R function bfgs( ) implementing the BFGS quasi-Newton minimization method
Course name: MATH11176 Statistical Programming, University of Edinburgh
Group member: Zheyi SHEN, Chang LU, Hongxuan ZHU
Working out Hessians is a bit tedious. Hugging a purpose of getting away with just gradients, the obvious way is to try to build an optimization method on the first order Taylor expansion, rather than the second order one. However, there are two problems with this. One is that the first order approximation does not have a minimum. The other is that the first order approximation gets worse as we approach the minimum of the objective, since the gradient is tending to zero, leaving ever diminishing grounds for having neglected the second order terms in the expansion. These theoretical problems matter in practice.
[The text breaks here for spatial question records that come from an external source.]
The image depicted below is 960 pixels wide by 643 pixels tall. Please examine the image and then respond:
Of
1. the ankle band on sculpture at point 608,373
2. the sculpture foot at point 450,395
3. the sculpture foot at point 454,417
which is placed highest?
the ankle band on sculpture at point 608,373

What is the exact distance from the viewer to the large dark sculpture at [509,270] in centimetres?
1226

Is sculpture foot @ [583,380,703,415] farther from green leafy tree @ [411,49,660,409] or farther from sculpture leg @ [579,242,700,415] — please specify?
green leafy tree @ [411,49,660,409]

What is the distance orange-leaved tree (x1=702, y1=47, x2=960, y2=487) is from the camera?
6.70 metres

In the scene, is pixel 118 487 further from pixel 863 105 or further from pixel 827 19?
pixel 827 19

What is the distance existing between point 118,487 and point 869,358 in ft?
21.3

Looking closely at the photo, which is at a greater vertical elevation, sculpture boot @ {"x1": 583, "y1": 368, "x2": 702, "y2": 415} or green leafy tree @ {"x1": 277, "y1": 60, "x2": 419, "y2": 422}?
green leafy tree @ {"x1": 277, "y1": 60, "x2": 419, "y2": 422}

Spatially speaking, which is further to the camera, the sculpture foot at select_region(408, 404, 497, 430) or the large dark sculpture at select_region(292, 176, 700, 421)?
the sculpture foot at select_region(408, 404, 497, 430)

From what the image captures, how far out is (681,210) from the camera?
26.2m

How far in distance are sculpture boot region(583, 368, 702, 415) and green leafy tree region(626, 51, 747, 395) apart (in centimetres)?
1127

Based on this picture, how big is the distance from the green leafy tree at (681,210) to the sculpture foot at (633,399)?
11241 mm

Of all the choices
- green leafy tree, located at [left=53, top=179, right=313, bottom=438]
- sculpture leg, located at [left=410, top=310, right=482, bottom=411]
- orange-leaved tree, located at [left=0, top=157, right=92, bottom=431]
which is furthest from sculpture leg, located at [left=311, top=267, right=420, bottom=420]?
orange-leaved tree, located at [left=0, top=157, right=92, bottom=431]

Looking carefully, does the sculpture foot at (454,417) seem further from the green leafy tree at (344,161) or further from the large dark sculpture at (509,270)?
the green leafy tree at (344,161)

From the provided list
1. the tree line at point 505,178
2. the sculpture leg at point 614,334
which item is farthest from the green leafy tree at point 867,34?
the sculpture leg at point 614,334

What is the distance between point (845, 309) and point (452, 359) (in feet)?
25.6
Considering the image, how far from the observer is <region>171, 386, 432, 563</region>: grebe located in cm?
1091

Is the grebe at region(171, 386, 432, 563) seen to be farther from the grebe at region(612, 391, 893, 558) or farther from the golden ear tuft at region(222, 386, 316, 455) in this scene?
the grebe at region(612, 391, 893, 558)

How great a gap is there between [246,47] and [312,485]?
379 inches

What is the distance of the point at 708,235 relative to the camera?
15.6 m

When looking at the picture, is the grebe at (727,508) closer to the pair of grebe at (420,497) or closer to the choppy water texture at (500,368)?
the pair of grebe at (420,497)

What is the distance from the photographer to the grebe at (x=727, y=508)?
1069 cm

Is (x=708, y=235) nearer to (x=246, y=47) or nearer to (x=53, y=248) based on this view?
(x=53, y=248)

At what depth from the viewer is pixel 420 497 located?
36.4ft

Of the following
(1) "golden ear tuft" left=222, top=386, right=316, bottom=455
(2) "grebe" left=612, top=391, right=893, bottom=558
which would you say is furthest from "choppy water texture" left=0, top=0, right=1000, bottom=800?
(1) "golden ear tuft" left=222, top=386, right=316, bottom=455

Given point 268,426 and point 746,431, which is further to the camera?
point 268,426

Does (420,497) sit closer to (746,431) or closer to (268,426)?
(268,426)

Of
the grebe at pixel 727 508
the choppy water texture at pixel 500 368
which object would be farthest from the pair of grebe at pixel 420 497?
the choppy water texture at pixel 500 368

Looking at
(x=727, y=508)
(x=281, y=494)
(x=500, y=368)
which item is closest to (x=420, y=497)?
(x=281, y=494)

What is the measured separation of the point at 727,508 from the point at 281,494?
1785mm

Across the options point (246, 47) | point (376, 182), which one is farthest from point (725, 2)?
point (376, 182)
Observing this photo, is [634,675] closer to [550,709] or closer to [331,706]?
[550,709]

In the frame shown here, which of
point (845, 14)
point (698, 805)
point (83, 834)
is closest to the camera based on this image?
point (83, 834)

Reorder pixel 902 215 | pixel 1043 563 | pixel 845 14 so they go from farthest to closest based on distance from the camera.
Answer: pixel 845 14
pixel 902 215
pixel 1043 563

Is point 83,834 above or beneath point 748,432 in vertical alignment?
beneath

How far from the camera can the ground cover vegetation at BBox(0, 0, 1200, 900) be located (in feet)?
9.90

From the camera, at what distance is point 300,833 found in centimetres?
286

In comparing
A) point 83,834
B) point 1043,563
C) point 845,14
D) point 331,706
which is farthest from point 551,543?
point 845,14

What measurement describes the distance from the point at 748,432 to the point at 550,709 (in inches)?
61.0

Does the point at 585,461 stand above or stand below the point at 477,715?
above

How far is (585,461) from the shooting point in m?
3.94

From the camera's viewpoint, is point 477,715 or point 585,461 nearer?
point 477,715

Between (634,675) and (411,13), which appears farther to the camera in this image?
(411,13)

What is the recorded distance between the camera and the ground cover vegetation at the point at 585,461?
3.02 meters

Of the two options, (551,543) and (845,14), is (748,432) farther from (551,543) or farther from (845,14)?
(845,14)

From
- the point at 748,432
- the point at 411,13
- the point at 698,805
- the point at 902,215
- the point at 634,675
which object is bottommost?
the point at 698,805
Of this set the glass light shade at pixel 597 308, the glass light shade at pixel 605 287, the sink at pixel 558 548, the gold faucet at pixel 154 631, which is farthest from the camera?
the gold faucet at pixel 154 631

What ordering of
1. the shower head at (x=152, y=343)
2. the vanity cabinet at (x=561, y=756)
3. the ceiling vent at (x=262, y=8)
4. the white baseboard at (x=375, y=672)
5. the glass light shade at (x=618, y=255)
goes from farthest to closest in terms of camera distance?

The ‘steepest descent’ optimization method that results from the first order approximation is often extremely slow to converge near the optimum.
All is not lost however.
A better method using only first derivatives is to combine gradient information over several steps to build up an approximation to the Hessian matrix. The fact that using any positive definite matrix in place of the Hessian in the Newton step still gives us a descent direction implies that it is not a big problem our Hessian will only be approximate.
The way to build up the approximation is to insist that at each optimization step, the quadratic model implied by the approximate Hessian must be made to match the gradient evaluated at the start and the end of the step.
This project is just the implementation of the most common BFGS version of the algorithm. It updates the inverse approximate Hessian, thereby avoiding the need for a matrix solve.